Mata Dimas berbinar gembira, ia baru ingat kalau perutnya masih kosong sejak pagi.
Mata Dimas berbinar gembira, ia baru ingat kalau perutnya masih kosong sejak pagi. Tanpa sadar ia mengagguk dengan semangat.
“Pokoknya hari ini kamu bisa seharian sama bapak. Mumpung hari minggu, kamu gak sekolah. Bapak juga libur jualan.”

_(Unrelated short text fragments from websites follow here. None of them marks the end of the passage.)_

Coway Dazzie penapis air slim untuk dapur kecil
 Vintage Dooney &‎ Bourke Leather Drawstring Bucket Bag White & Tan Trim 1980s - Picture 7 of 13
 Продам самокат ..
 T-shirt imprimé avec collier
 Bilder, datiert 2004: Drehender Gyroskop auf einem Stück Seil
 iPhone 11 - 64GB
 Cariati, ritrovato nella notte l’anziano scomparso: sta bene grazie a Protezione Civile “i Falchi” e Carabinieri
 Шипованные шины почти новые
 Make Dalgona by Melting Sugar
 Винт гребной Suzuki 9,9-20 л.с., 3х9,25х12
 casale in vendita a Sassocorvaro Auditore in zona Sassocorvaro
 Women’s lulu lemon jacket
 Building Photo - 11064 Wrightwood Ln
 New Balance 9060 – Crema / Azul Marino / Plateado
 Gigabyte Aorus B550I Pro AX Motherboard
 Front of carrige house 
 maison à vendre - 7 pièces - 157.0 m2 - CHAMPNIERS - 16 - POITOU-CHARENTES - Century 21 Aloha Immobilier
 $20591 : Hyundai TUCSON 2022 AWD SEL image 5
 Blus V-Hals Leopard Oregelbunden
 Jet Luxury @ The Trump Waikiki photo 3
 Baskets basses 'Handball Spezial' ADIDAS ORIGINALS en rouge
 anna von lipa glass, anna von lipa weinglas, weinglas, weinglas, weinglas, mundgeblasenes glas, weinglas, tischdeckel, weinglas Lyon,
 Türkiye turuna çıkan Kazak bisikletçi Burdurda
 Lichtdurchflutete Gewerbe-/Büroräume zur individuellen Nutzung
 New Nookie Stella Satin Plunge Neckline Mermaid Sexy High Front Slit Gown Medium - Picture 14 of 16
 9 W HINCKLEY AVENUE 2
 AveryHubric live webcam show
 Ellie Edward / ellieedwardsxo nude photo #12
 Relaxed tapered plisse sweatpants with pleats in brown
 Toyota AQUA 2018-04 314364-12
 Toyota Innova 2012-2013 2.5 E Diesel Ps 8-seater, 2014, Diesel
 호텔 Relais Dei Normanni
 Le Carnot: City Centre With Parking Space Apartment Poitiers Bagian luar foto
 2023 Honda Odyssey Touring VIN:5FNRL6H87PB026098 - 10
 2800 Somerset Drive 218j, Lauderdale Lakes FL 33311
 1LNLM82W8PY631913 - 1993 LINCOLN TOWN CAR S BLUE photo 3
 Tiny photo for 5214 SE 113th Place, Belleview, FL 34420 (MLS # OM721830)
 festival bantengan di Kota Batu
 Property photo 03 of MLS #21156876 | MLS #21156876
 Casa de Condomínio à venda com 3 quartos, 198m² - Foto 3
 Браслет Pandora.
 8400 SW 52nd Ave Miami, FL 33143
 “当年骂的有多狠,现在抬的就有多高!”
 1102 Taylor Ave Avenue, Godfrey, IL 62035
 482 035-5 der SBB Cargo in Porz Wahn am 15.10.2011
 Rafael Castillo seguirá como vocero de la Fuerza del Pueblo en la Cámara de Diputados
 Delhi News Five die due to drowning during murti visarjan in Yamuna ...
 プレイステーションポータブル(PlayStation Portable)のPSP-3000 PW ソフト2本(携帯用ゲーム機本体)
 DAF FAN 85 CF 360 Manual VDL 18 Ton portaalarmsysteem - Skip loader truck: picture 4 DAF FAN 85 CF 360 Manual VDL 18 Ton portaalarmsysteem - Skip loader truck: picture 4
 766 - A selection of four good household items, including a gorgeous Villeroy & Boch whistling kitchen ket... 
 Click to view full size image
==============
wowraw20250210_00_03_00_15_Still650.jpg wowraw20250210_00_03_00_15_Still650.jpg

Budiman beranjak dari duduknya, meraih jaket dan topi di belakang pintu.
“Sebentar pa sebentar.”
Tangan Dimas yang masih duduk di lantai meraih ujung jaket Budiman sebelum sempat ia kenakan. Budiman kembali duduk.
“Kenapa. Ada apa?”
“Bisa gak sih kalau papa jangan panggil diri sendiri bapak, bapak, bapak. Papa itu papa Dimas. Masa iya Dimas gak boleh manggil papa. Harus banget ya bapak?”
Budiman terpaku sekejap, mencerna apa yang dikatakan putranya itu. Lalu tertawa terbahan-bahak setelahnya. Dimas nyengir malu menggaruk kepalanya yang tidak gatal.